__引用文__
解釈。1Aと1Bグループと同様に、見たかぎりでは、接着剤は膠と、大量のでんぷん糊と、赤い顔料の混合のようである。土のような外観をしていないので、鉱物系の充填剤 が入っていないと考えられる。しかも、顔料が大量使われ、玉になっていることから、糊にあまりよく混ざっていないように思われる。

 

グループ2

 

赤紫地花兎紋印金、金箔、絹、絽組織。鈴木 一 コレクション、鈴木時代裂研究所蔵 © 鈴木時代裂研究所

 

72点のコーパスの中の4点がグループ2に属する。

特徴。接着剤の層が薄く、界面張力は多少強い。色は茶色、濃い茶、赤茶であり、光沢がある場合がある。土のような外観ではない。金属は金であり、金箔もあり、金砂子もある。この場合、その界面張力は弱い。

__提供データ__
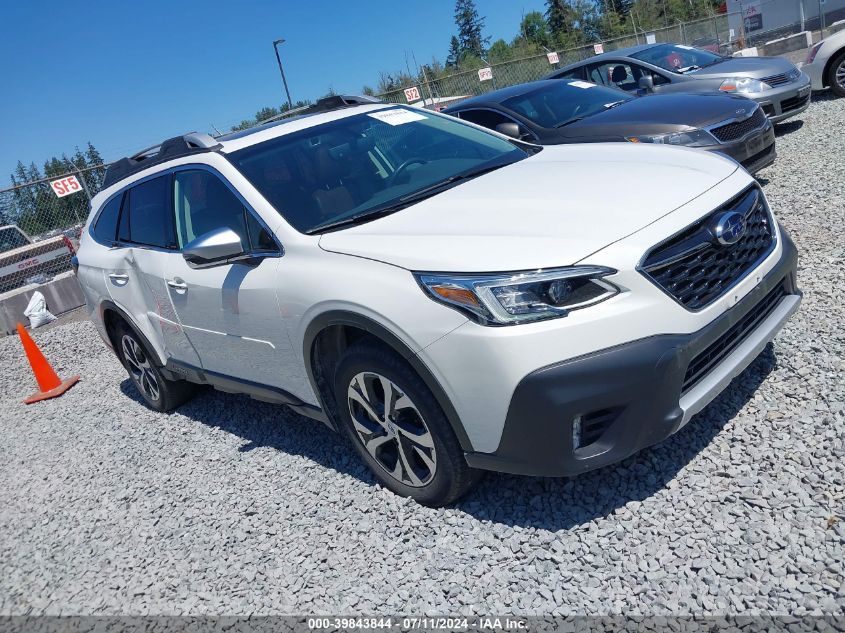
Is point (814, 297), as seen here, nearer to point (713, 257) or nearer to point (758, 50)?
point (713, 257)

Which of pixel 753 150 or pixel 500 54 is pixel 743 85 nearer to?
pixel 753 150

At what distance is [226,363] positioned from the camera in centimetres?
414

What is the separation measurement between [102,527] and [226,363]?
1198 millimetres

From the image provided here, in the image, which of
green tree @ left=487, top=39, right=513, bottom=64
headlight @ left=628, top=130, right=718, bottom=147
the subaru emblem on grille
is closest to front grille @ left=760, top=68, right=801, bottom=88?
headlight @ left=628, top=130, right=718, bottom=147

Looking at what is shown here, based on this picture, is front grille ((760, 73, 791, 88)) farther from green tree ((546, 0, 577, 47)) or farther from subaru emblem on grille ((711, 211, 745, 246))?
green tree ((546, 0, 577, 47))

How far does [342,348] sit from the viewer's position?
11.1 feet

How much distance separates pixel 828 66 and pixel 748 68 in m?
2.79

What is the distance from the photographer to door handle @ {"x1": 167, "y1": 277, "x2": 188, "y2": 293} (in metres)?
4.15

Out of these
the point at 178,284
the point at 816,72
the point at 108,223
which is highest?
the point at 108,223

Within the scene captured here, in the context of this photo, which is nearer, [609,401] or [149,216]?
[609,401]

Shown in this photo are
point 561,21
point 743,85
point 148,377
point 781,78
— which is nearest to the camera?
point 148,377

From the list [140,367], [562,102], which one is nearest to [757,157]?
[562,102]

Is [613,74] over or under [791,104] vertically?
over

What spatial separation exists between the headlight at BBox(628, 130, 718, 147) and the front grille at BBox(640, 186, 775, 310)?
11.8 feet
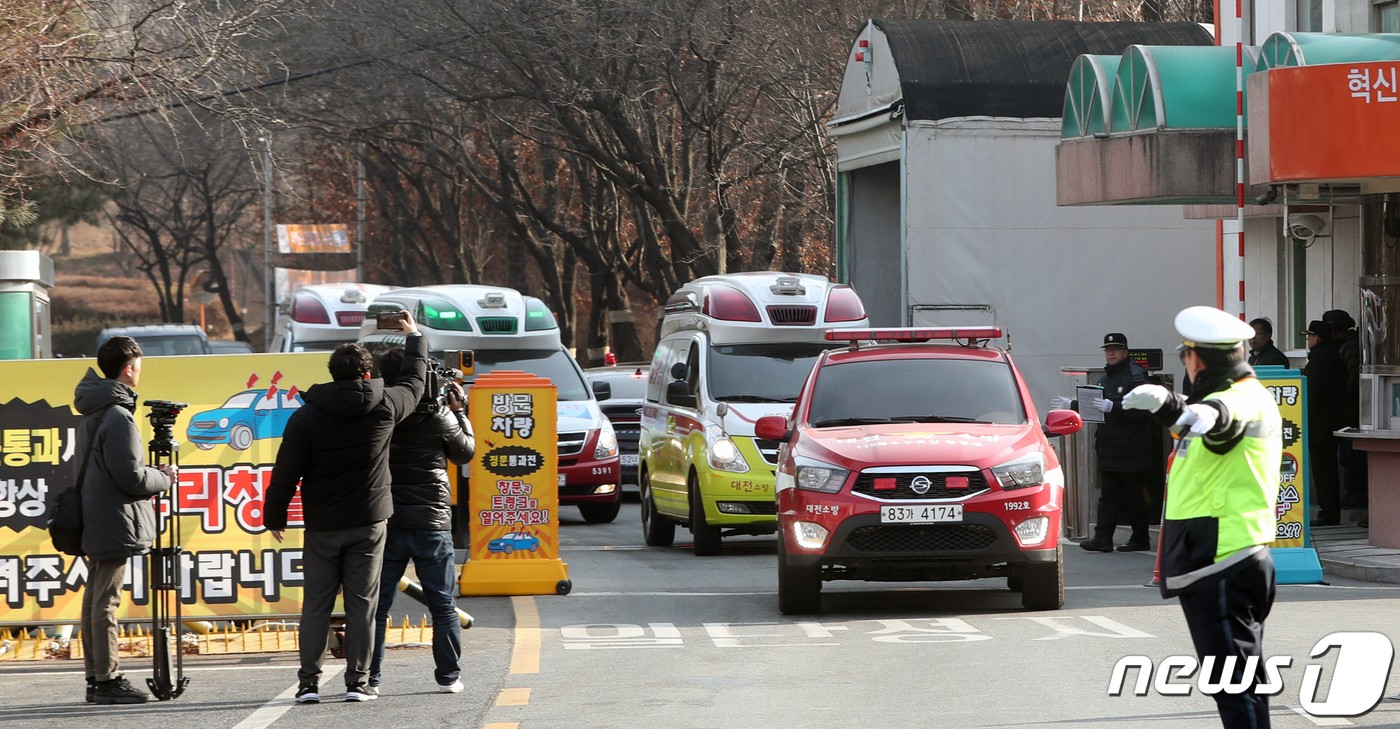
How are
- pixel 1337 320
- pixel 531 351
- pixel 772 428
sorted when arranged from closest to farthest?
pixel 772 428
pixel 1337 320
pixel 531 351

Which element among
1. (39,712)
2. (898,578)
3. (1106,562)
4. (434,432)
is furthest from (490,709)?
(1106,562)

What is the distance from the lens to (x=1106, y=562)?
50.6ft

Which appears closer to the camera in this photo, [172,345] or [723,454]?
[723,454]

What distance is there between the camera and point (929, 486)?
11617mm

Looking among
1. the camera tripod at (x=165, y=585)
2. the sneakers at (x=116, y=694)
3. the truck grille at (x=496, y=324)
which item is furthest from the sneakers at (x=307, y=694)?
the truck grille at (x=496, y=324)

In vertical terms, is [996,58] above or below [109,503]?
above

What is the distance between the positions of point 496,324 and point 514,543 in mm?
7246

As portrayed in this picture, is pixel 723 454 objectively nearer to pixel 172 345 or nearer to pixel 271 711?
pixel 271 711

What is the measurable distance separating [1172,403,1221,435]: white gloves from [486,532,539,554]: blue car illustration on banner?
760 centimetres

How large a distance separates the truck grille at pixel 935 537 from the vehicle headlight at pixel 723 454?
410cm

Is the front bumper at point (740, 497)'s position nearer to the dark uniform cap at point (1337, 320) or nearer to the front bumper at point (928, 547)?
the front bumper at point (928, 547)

__作業内容__
(a) 引用文について、次の問いに答えよ。
(i) 1Aと1Bグループと同様に、接着剤は見たかぎりでは何の混合のようだとされているか。
(ii) 72点のコーパスのうち、グループ2に属するのは何点か。
(iii) グループ2の接着剤の色はどう記されているか。
(b) 引用文を、最後の文の後から書き継げ。

__作業ごとの解答__
(a)
(i) 膠と、大量のでんぷん糊と、赤い顔料の混合
(ii) 4点
(iii) 茶色、濃い茶、赤茶

(b)
劣化。接着剤はひび割れていない。金箔では、擦り切れたり、破れたり、または欠損があり、欠損部分では接着剤の跡、もしくは色が繊細に残っている。

生地。生地は全て捩り織である。羅2点、紗1点、絽1点。

様式。模様がとても精巧に印刷されている。

解釈。接着剤の外観は膠のように見える。顔料を含んだ接着剤が使われたサンプルも何枚かあり、鉱物系の充填剤は入っていないようだ。その界面張力は、グループ1より強くなく、油系の接着剤に似ている。充填剤が使われていない割に、立体的である。土台となる生地が捩り織であることや、膠に油を加えたことで、立体的になっているのかもしれない。

 

グループ3

数。6点。

特徴。接着剤の層はとても薄い。色は、無色、もしくは肌色であり、立体的でない。界面張力はほとんどない。金属は、金であり、金箔も、金砂子も、金泥もある。

劣化。金では、擦り切れと欠損が多い。接着剤はひび割れていない。欠損の箇所は、接着剤の跡が繊維に残っているが、それほど目立たない。

生地。生地の組織は様々である。平織2点。絽1点。紋紗1点。無地綾1点。綾緞子1点。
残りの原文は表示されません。